[Excerpts from a spatial reasoning dataset]
(begin)

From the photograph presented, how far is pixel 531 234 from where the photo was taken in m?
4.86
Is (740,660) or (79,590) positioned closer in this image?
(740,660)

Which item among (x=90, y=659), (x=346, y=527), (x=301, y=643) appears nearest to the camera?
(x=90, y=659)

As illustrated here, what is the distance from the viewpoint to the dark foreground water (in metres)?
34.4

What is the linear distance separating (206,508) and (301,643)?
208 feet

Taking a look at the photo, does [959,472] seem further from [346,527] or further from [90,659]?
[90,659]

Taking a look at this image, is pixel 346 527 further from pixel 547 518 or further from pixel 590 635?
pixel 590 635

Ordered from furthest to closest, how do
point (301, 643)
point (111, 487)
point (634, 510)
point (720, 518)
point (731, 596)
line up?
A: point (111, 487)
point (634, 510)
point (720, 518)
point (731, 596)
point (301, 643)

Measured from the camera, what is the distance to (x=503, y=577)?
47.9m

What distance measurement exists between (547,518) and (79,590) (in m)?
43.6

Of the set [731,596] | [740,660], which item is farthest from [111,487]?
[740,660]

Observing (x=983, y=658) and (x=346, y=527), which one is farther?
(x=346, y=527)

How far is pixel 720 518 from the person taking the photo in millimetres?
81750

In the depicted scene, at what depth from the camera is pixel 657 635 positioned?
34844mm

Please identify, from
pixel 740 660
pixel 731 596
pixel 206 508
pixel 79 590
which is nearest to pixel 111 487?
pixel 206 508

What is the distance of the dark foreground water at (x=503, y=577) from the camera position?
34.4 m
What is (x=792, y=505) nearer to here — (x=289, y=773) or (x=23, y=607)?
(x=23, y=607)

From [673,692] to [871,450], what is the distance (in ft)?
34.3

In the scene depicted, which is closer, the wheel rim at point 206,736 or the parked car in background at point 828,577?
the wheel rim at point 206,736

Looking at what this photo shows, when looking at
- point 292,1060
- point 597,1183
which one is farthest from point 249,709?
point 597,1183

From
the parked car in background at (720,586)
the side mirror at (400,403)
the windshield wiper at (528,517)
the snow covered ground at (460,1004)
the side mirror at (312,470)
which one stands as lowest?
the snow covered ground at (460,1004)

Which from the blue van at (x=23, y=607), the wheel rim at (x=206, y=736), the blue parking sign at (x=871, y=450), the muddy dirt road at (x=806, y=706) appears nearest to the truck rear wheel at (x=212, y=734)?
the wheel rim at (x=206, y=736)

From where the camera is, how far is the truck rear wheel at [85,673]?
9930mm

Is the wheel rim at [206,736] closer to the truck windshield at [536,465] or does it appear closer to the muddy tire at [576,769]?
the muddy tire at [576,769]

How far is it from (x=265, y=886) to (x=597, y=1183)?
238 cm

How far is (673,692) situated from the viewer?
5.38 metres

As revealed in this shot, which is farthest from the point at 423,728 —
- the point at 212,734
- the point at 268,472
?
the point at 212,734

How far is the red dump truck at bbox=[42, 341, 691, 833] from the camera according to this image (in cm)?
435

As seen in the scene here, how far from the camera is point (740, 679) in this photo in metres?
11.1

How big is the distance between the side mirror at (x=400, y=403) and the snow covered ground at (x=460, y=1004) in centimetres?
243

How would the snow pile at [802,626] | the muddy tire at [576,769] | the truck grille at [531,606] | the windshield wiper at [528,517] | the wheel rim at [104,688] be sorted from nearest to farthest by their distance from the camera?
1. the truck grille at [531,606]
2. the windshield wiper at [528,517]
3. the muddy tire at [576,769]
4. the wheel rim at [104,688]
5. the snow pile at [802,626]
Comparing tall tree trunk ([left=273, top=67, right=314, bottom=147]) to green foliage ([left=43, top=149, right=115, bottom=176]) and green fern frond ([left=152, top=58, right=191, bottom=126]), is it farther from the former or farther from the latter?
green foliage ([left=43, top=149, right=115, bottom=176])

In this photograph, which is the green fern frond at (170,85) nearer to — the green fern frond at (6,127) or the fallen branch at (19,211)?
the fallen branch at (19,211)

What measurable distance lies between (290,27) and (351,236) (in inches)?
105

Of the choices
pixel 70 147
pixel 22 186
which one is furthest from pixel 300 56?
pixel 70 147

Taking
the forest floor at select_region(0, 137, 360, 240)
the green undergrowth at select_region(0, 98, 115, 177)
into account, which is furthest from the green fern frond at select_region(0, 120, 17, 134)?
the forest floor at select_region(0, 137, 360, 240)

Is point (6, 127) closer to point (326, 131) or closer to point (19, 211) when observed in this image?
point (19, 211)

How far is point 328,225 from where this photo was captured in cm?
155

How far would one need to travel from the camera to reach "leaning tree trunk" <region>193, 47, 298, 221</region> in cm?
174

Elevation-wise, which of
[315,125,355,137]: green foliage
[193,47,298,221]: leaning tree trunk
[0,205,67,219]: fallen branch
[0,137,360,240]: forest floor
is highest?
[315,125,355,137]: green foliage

(end)

• **WORK TO BE COMPLETED**:
Transcribe all of the data above line for line, keeping every word, number and symbol unchanged.

• **ANSWER FOR THE TASK**:
From the photograph presented, how far is pixel 531 234 from where the photo was taken in m?
4.86
Is (740,660) or (79,590) positioned closer in this image?
(740,660)

Which item among (x=90, y=659), (x=346, y=527), (x=301, y=643) appears nearest to the camera?
(x=90, y=659)

As illustrated here, what is the distance from the viewpoint to the dark foreground water (in metres)?
34.4

What is the linear distance separating (206,508) and (301,643)?
208 feet

Taking a look at the photo, does [959,472] seem further from [346,527] or further from [90,659]?
[90,659]

Taking a look at this image, is pixel 346 527 further from pixel 547 518 or further from pixel 590 635?
pixel 590 635

Ordered from furthest to closest, how do
point (301, 643)
point (111, 487)
point (634, 510)
point (720, 518)
point (731, 596)
line up?
A: point (111, 487)
point (634, 510)
point (720, 518)
point (731, 596)
point (301, 643)

Measured from the camera, what is the distance to (x=503, y=577)?
47.9m

What distance measurement exists between (547,518) and (79,590) (in m)?
43.6

Of the set [731,596] | [740,660], which item is farthest from [111,487]?
[740,660]

Observing (x=983, y=658) and (x=346, y=527), which one is farther?
(x=346, y=527)

How far is pixel 720 518 from the person taking the photo in millimetres?
81750

In the depicted scene, at what depth from the camera is pixel 657 635 positioned?
34844mm

Please identify, from
pixel 740 660
pixel 731 596
pixel 206 508
pixel 79 590
which is nearest to pixel 111 487?
pixel 206 508

What is the distance of the dark foreground water at (x=503, y=577) from the camera position?
34.4 m
What is (x=792, y=505) nearer to here — (x=289, y=773) or (x=23, y=607)?
(x=23, y=607)

From [673,692] to [871,450], what is the distance (in ft)?
34.3

In the scene depicted, which is closer, the wheel rim at point 206,736 or the parked car in background at point 828,577?
the wheel rim at point 206,736

Looking at what this photo shows, when looking at
- point 292,1060
- point 597,1183
which one is farthest from point 249,709?
point 597,1183

From
the parked car in background at (720,586)
the side mirror at (400,403)
the windshield wiper at (528,517)
the snow covered ground at (460,1004)
the side mirror at (312,470)
which one stands as lowest?
the snow covered ground at (460,1004)

Which from the blue van at (x=23, y=607), the wheel rim at (x=206, y=736), the blue parking sign at (x=871, y=450), the muddy dirt road at (x=806, y=706) appears nearest to the truck rear wheel at (x=212, y=734)?
the wheel rim at (x=206, y=736)

From where the camera is, how far is the truck rear wheel at [85,673]?
9930mm

Is the wheel rim at [206,736] closer to the truck windshield at [536,465] or does it appear closer to the muddy tire at [576,769]?
the muddy tire at [576,769]

How far is it from (x=265, y=886) to (x=597, y=1183)?
238 cm

How far is (673,692) situated from the viewer?
5.38 metres

As revealed in this shot, which is farthest from the point at 423,728 —
- the point at 212,734
- the point at 268,472
?
the point at 212,734

How far is the red dump truck at bbox=[42, 341, 691, 833] from the camera according to this image (in cm)?
435

As seen in the scene here, how far from the camera is point (740, 679) in this photo in metres?
11.1

How big is the distance between the side mirror at (x=400, y=403) and the snow covered ground at (x=460, y=1004) in centimetres?
243

How would the snow pile at [802,626] | the muddy tire at [576,769] | the truck grille at [531,606] | the windshield wiper at [528,517] | the wheel rim at [104,688] be sorted from nearest to farthest by their distance from the camera?
1. the truck grille at [531,606]
2. the windshield wiper at [528,517]
3. the muddy tire at [576,769]
4. the wheel rim at [104,688]
5. the snow pile at [802,626]
Comparing tall tree trunk ([left=273, top=67, right=314, bottom=147]) to green foliage ([left=43, top=149, right=115, bottom=176]) and green fern frond ([left=152, top=58, right=191, bottom=126]), is it farther from the former or farther from the latter?
green foliage ([left=43, top=149, right=115, bottom=176])

In this photograph, which is the green fern frond at (170,85) nearer to — the green fern frond at (6,127) or the fallen branch at (19,211)?
the fallen branch at (19,211)

What measurable distance lies between (290,27) and (351,236) (in inches)?
105

Of the choices
pixel 70 147
pixel 22 186
which one is furthest from pixel 300 56?
pixel 70 147

Taking
the forest floor at select_region(0, 137, 360, 240)
the green undergrowth at select_region(0, 98, 115, 177)
into account, which is furthest from the green fern frond at select_region(0, 120, 17, 134)?
the forest floor at select_region(0, 137, 360, 240)

Is point (6, 127) closer to point (326, 131) or closer to point (19, 211) when observed in this image?
point (19, 211)

How far is point 328,225 from where this photo was captured in cm?
155

How far would one need to travel from the camera to reach "leaning tree trunk" <region>193, 47, 298, 221</region> in cm?
174

Elevation-wise, which of
[315,125,355,137]: green foliage
[193,47,298,221]: leaning tree trunk
[0,205,67,219]: fallen branch
[0,137,360,240]: forest floor
is highest?
[315,125,355,137]: green foliage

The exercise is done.